Tasks to complete:
[A] Reproduce verbatim the passage of the role-tag excerpt that opens with the words containing "Diagram: One Stream, Labeled" and closes with "(generation direction →)".
[B] Carry on the piece about chat role tags and attention from the point where it stops.

Those tags are just tokens in a single sequence, but they act like Mission Control's loops: who's speaking, to whom, and what matters.

What the Format Buys Us

Clear Boundaries → Clean Learning. In supervised fine-tuning we compute loss only on the assistant span. Role tags mark that span unambiguously—no guessing where the model's response should begin.

Attention Anchors. Special tokens like <SYS> and <USR> become reliable landmarks. Long prompt? Doesn't matter. The model can re-find these markers even 10k tokens deep.

Protocol Memory. Training with the same template you use in production isn't just good practice—it teaches the model that grammar. Less surprises, more consistency.

Diagram: One Stream, Labeled Spans

← Token Stream (left to right) →
<SYS> Always answer in French . <USR> What is the color of the sky ? <AST> Bleu .
System User Assistant (generation direction →)

Alt text: A left-to-right token stream with <SYS>, <USR>, <AST> blocks and an arrow showing generation order.

How Formatting Helps Attention

Here's a toy example that's surprisingly telling. Same content, two encodings. Watch where the model's attention goes for the next assistant token:

With Roles → Attention Peaks at the System Boundary and User Span

Attention with Explicit Roles
<BOS>
<S>
Always
answer
in
French
.

Given entries:
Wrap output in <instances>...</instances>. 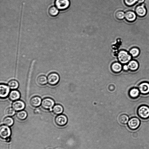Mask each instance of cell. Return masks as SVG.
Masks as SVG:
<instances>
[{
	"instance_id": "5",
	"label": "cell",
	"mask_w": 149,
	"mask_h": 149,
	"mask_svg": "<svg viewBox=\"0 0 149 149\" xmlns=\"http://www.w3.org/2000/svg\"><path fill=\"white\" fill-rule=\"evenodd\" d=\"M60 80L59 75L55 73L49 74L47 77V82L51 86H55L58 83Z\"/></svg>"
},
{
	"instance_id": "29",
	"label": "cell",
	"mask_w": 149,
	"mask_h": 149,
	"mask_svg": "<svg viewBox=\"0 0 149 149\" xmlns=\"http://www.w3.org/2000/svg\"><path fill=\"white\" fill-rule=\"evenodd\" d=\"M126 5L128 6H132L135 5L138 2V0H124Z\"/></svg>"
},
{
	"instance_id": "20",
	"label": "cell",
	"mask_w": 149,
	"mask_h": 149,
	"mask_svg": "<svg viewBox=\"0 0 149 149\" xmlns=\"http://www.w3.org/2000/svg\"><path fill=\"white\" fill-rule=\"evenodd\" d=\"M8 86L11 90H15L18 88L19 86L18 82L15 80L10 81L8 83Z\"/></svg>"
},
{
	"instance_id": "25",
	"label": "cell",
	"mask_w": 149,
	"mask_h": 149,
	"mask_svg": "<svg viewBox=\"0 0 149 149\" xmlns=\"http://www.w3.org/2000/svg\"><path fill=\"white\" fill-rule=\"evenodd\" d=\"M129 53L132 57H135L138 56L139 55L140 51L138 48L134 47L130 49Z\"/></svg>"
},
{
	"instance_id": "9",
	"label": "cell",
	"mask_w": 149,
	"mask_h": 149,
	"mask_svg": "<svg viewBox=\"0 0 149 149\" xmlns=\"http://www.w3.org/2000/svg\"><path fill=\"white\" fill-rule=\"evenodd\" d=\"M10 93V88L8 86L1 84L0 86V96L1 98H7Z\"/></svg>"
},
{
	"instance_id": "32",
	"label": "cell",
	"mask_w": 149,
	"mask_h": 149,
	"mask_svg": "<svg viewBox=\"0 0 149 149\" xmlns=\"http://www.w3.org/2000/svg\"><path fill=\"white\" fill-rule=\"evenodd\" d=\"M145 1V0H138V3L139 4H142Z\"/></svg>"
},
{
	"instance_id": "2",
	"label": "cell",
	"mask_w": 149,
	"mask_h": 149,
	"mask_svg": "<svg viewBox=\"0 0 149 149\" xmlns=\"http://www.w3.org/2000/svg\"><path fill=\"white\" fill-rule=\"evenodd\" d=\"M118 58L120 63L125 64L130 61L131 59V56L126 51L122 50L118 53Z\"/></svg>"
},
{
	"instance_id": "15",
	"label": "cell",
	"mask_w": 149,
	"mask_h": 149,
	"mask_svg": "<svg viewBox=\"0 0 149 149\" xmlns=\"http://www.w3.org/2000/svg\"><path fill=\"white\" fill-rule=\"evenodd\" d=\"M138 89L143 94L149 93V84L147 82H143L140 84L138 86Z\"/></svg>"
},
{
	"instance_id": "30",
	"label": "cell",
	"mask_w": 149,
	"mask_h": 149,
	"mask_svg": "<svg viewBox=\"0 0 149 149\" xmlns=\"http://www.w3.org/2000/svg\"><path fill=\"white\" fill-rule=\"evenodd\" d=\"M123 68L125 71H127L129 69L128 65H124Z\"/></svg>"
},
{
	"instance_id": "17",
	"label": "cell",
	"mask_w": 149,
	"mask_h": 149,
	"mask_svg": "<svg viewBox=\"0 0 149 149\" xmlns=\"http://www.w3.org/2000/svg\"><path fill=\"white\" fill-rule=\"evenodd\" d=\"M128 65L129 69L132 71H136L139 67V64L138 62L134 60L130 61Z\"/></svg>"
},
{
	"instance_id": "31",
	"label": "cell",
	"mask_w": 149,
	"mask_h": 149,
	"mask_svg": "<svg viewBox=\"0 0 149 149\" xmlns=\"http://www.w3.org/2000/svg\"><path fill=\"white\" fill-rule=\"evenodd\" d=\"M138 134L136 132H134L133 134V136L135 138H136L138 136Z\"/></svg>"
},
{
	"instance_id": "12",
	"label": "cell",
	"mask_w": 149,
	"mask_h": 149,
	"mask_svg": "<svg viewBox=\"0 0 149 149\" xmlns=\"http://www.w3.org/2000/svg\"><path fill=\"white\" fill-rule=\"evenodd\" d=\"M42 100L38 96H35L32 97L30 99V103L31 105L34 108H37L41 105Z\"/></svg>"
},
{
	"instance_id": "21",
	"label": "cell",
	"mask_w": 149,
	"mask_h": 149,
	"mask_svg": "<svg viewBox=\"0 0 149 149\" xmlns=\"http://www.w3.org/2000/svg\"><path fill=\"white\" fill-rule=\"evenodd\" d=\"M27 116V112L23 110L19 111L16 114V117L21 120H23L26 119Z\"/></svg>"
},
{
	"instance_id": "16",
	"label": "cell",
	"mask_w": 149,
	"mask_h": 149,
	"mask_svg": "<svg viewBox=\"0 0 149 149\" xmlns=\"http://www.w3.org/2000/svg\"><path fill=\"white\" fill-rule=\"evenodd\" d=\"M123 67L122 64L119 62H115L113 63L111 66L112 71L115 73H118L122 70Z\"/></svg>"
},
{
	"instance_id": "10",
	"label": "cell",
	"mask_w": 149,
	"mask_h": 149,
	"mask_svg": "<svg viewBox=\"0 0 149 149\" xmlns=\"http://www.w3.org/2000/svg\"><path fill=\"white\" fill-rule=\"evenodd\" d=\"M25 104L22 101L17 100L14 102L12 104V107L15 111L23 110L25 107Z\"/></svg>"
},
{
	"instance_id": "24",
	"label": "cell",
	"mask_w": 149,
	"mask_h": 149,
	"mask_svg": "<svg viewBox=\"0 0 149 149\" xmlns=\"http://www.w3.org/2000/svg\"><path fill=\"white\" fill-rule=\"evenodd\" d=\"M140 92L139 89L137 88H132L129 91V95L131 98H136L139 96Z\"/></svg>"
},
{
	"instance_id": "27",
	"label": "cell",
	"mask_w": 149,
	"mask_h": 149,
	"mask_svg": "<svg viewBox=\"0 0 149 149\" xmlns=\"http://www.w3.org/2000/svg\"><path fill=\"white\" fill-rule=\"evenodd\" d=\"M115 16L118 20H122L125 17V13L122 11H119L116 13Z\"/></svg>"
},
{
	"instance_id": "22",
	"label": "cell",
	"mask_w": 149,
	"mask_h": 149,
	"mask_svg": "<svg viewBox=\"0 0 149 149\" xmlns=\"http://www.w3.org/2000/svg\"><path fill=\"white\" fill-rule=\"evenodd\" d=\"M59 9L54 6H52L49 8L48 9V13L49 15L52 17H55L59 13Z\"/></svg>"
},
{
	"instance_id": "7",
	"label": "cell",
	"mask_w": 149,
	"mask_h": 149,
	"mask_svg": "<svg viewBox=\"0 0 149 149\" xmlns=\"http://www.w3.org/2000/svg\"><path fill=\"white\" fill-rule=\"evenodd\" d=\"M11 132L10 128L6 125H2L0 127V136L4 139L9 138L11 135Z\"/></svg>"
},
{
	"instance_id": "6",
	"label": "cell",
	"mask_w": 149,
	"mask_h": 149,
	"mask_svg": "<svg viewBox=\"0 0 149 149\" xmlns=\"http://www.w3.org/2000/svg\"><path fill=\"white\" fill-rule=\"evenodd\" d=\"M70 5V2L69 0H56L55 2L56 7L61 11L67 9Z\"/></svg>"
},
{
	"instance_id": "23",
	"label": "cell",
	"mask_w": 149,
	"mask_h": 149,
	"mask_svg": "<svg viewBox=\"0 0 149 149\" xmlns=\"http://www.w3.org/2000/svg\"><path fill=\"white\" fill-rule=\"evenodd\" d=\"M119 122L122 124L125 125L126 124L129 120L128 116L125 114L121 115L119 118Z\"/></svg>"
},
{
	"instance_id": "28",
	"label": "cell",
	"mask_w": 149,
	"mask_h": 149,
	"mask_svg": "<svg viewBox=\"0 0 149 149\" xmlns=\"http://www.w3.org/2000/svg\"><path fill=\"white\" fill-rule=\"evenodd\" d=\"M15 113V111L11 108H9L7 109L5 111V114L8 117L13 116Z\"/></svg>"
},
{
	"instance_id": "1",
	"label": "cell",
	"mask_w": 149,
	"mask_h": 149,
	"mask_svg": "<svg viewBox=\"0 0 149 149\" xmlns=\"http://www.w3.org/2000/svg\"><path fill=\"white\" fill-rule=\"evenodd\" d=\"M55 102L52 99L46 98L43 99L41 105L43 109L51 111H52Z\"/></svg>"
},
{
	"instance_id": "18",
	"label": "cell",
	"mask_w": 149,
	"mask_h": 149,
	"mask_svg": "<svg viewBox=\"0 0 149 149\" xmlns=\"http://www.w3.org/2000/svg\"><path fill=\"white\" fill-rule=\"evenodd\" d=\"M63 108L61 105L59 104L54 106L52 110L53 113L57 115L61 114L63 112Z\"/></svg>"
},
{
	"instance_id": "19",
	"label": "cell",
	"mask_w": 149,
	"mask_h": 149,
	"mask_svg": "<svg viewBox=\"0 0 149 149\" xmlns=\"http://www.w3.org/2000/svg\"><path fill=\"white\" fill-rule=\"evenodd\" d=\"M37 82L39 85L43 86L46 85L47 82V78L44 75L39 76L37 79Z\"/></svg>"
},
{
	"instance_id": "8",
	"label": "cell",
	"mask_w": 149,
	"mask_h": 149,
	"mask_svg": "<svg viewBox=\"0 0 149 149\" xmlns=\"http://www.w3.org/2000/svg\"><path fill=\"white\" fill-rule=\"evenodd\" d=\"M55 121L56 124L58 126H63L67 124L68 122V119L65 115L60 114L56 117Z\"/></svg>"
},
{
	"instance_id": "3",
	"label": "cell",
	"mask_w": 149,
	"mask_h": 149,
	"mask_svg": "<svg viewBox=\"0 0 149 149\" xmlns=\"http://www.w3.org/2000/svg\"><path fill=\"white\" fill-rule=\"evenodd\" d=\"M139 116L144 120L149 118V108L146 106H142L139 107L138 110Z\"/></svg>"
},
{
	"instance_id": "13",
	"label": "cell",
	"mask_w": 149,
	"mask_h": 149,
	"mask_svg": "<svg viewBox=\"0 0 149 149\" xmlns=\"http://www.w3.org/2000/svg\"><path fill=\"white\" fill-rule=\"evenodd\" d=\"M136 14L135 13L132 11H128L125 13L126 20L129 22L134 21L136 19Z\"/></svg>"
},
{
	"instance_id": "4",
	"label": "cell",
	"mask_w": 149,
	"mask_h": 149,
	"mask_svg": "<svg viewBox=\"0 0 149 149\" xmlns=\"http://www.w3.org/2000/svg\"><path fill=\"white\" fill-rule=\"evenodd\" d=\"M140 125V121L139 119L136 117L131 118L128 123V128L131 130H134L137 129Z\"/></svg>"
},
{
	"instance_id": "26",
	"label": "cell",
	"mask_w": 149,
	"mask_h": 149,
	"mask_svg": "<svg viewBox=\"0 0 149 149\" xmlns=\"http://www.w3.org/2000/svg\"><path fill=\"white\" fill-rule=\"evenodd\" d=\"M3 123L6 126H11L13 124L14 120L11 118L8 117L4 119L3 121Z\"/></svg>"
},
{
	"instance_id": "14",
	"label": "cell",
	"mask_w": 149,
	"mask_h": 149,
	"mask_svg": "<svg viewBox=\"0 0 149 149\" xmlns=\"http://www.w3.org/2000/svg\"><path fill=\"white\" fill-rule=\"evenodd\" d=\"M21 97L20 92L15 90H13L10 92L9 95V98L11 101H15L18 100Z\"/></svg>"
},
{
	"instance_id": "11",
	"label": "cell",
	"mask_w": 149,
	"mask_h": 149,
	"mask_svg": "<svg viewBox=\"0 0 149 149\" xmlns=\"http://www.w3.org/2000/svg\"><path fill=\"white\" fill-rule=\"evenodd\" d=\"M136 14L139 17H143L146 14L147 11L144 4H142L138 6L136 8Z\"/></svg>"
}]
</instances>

Exercise results:
[A]
Diagram: One Stream, Labeled Spans

← Token Stream (left to right) →
<SYS> Always answer in French . <USR> What is the color of the sky ? <AST> Bleu .
System User Assistant (generation direction →)

[B]
<U>
What
is
the
color
of
the
sky
?
<A>
Bleu
.
Notice: Strong attention (bright yellow) on <SYS> and <USR> boundary tokens

Without Roles → Attention Diffuses Across Many Mid-Sentence Tokens

Attention without Explicit Roles
<BOS>
Always
answer
in
French
.
What
is
the
color
of
the
sky
?
<AST>
Attention scattered: "is", "of", "sky" get significant weight without clear role markers

Why This Happens

Boundary tokens as beacons. Distinct markers learn unique directions in embedding space—they're easy to retrieve. Think of them as bright lighthouses in a sea of prose.

Less guesswork. The model doesn't have to infer which earlier sentence was the rule. <SYS> is a unique island it can always find.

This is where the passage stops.